ボクが、あっさりと引退したのを見て、「ああ、そんな生き方もあるのか!」って、会社を息子に譲って、引退する人が周囲には増えてきましたがね。
           
耄碌前の数年は「人生至福の時」なのにね。
でも、ボクより数段上の人生の巧者がいるんですよ。
紀伊国屋書店からネパール語字典をだしている、森田宏さんなんか、同い年なのにボクより数年も前に引退して、それまで日本にはなかったネパール語の字引を作ってしまったもんねぇ。
彼からみると、ボクなんか、どん欲な本性の蟻にみえていたんだろうなぁ。
           
こんな泣き言をいっても、聞き苦しいだろうから蟻の話に、すり替えよーっと。
              
このイソップの話とは反対に、アリが最初の人間になったというのがあるそうです。
インディアンのポピ族では、最初の人間はアリであったと信じているそう。
これは、アリの勤勉さを礼賛しているらしい。
でも、狩猟の民のアパッチが農耕の民のナバホをアリ人間とよんでいるのは、土にしがみついて生きているのを侮蔑しての呼び方らしいですねぇ。
           
アリには予知能力があるっていう風習も多いらしい。
日本ではアリが闘うと雨が降るといい、アイヌでは大きな黒いアリが多くみられるのを凶年の前兆とするそうです。
でも、アリの縁起については吉凶に別れるとか。
            
南アメリカのアパライ人では全身を大きな黒いアリにかませて、病気などの悪いものを祓う習俗まであるらしいですよ。
                
こんな宗教的な習俗だけではなく、アリはところによっては、益虫でもあり、害虫でもあるんですねぇ。
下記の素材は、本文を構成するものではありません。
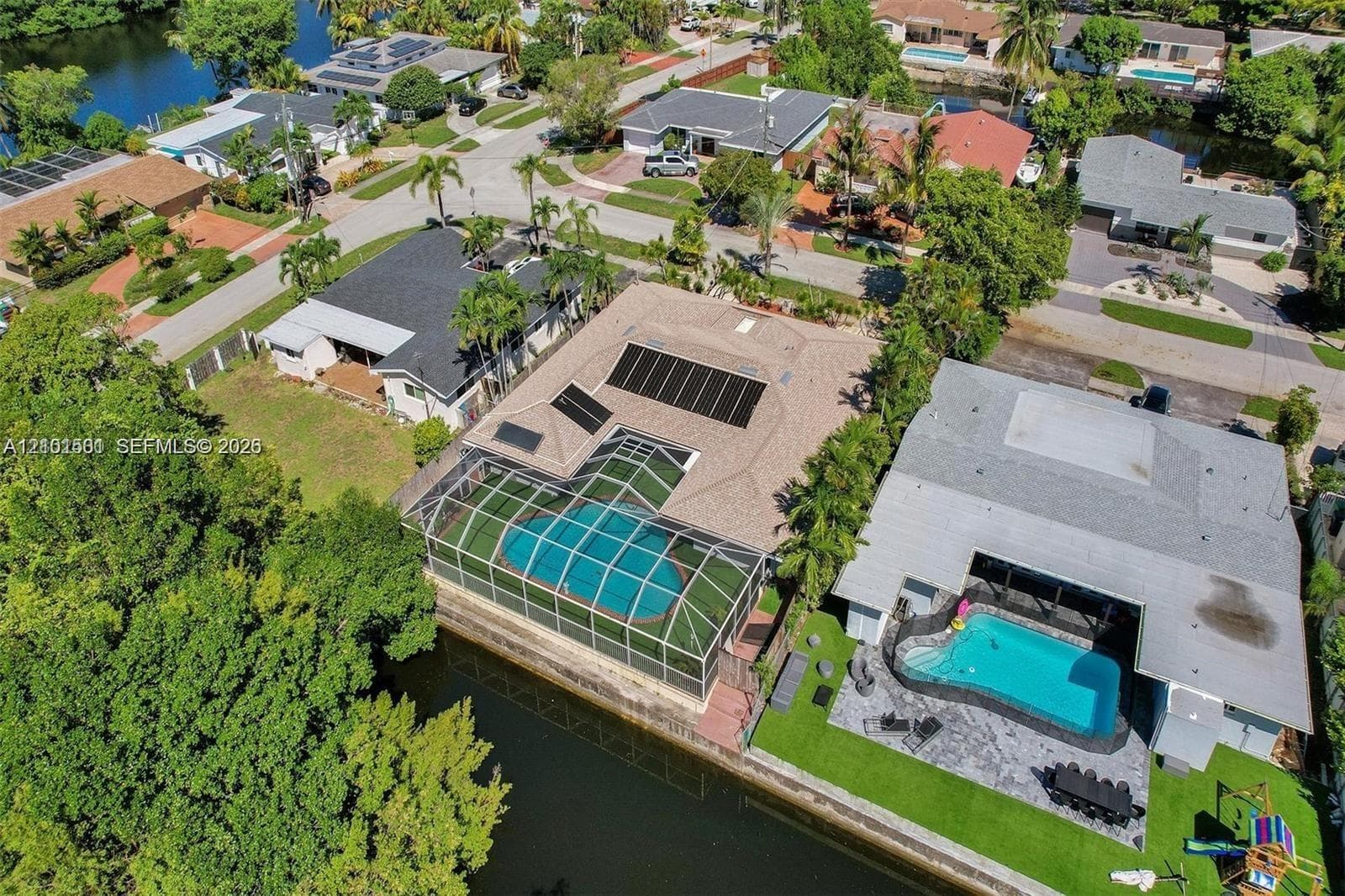 2310 NE 195th St, Miami FL 33180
ハキリアリは木の葉を切り取って集めるため、ブラジルなどでは、コーヒー園の大害虫だと言うのはよく聞きますね。
アリはアブラムシを保護するので、間接的に植物に害を与えますが、ヨーロッパのエゾアカヤマアリの中には、マツ林の害虫を大量に捕食するのもいて、保護されているとか。
中国やインドでは、ツムギアリがミカン類の害虫駆除に古くから利用されてきたとも聞きます。
でも、このごろ都会では害のほうが目立ちます。
電気系統の配線やスイッチにアリが入って被害を受けたと報道されているし、日本では昔ルリ・アリがリレー装置に入り込み、鉄道の信号機が多数故障した例があったとか、ヒメアリが電話線のリレー装置に入り込んで故障させたのや、クロクサアリが自家発電のモーターに入り込んで故障させた例まであるらしい。
          
ところで、アリの能力ですが、ミツバチ同様アリは偏光を感じることができるらしい。
太陽の位置から方角を判定して帰巣するんだそうですね。
          
餌をとったアリは「捕った、とった!」って興奮して、お尻からフェロモンを、とびとびに地面につけながら巣に帰るらしい。
仲間のアリは、このフェロモンをたどって行くが、最初は道しるべのフェロモンがまばらなために道に迷って、目的地へたどり着く効率は悪いけど、成功して道を通る仲間が多くなるとフェロモンは濃くなり、あの蟻の行進になるらしいですよ。
           
そう言えば、お菓子をこぼすと、その内にアリの行列ができますねぇ。
これからは、パソコンの前で、甘い物を食べるクセはやめにしよーっと。